Northern Ireland’s chief medical officer has insisted he is not at odds with other UK CMOs on his approach to schools reopening.
Dr Michael McBride defended his advocacy of a phased return to face-to-face learning as he warned that a rush out of lockdown could trigger the worst wave of Covid yet.
Dr McBride made clear his advice to the Stormont executive, recommending a gradual return to classes, had not changed since he briefed ministers last week ahead of their decision on the issue.
Last Thursday, ministers unanimously backed a plan to bring some primary school children back on March 8, with some secondary school children returning to class two weeks later.
However, last night First Minister Arlene Foster said she wanted to revisit that decision.
Her remarks came after Prime Minister Boris Johnson announced a full return to schools in England on March 8.
Dr McBride’s stance was questioned by some DUP MLAs on Tuesday, given the different approach taken in England.
They highlighted that England’s chief medical officer Professor Chris Whitty said all the UK’s CMOs agreed that there was only a very small residual risk associated with children returning to school.
DUP Education minister Peter Weir said there appeared to be a “contradiction” between Dr McBride’s advice and Professor Whitty’s comments.
At his weekly media briefing on Tuesday afternoon, Dr McBride insisted he and Professor Whitty had not adopted contrary positions.
He said any difference in approach was a consequence of elected ministers in UK regions opting for different strategies.
Dr McBride said he and other CMOs across the UK were basing their advice on the same evidence.
He said advice from Sage said schools returning will increase the R number of the virus and could potentially push it above 1.
“I don’t think that there’s any difference of position in relation to the chief medical officers,” he said.
“I think that the evidence is clear and what we have is ministers making different decisions in different jurisdictions which, absolutely, they’re entitled to do, so I don’t think it would be accurate to present this as a chief medical officer of one jurisdiction saying one thing and a chief medical officer in another saying another – we provide advice and ministers make decisions.”
Dr McBride has said he remained of the view that schools should return in a “stepwise process”.
He also made clear he had not provided the Executive with any different advice to that he gave last week.
“I have not provided further advice to the Executive in the last number of days,” he said.
Dr McBride said it was important that children returned in phases so the impact of their return on Covid-19 infection rates could be assessed.
“We all want children back to school, children need to be back in school and my advice is that we just do that cautiously and carefully,” he said.
He warned that a rush out of lockdown could prompt the worst wave of Covid-19 yet.
“There is a significant risk at this point in time if we move back from the current restrictions too quickly or too rapidly that we will see a resurgence in cases and that could result in a further wave of infection which could be even greater than the numbers we saw back in January,” he said.
“And that’s why it’s very important that the decisions by the Executive in terms of returning to a degree of normality are carefully taken informed by all of the evidence and one step at a time.”
He reiterated his view that some form of Covid-19 preventative measures – such as the wearing of face masks – would continue to be required in wider society for some time to come after other restrictions are lifted.
On schools, he said the evidence showed that children do play a role in household transmission of the virus.
“That’s less likely for children under the age of 12, more likely for children over the age of 12, so the impact of returning primary schools is less than the impact of a return of children in secondary school,” he said.
The chief medical officer said the uncertainty around school returns was compounded by the Kent variant of Covid-19, which he said was 50% more transmissible.

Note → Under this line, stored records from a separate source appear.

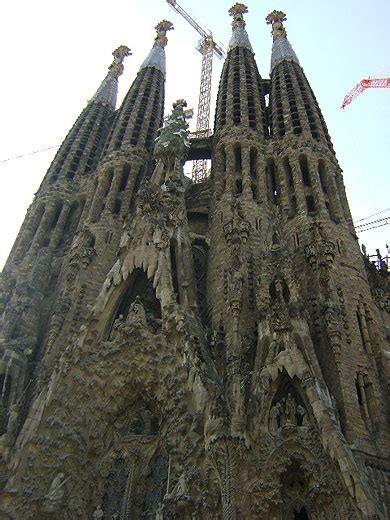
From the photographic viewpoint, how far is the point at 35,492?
13445 millimetres

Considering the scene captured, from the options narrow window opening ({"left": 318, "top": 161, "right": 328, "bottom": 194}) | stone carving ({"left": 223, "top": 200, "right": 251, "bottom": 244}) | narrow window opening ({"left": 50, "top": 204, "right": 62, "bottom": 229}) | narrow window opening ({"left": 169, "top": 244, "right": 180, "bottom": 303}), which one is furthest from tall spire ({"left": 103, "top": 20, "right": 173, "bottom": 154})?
narrow window opening ({"left": 169, "top": 244, "right": 180, "bottom": 303})

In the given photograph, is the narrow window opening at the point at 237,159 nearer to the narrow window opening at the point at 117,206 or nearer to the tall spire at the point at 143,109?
the tall spire at the point at 143,109

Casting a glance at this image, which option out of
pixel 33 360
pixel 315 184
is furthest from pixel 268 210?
pixel 33 360

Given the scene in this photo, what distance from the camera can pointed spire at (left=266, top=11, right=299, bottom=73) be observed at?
29.1 m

“Therefore it is important that in a return to school that is phased and planned in a way in a stepwise process, so that at each phase we can estimate the impact and ensure that we can keep community transmission down, the R number down, before we then open up the next phase of return to school,” he said.
“And then that way we will get schools back in a sustainable way. I think the worst thing would be that we have children all back in school potentially and then see a very significant rise in community transmission, and that puts the whole thing back again.”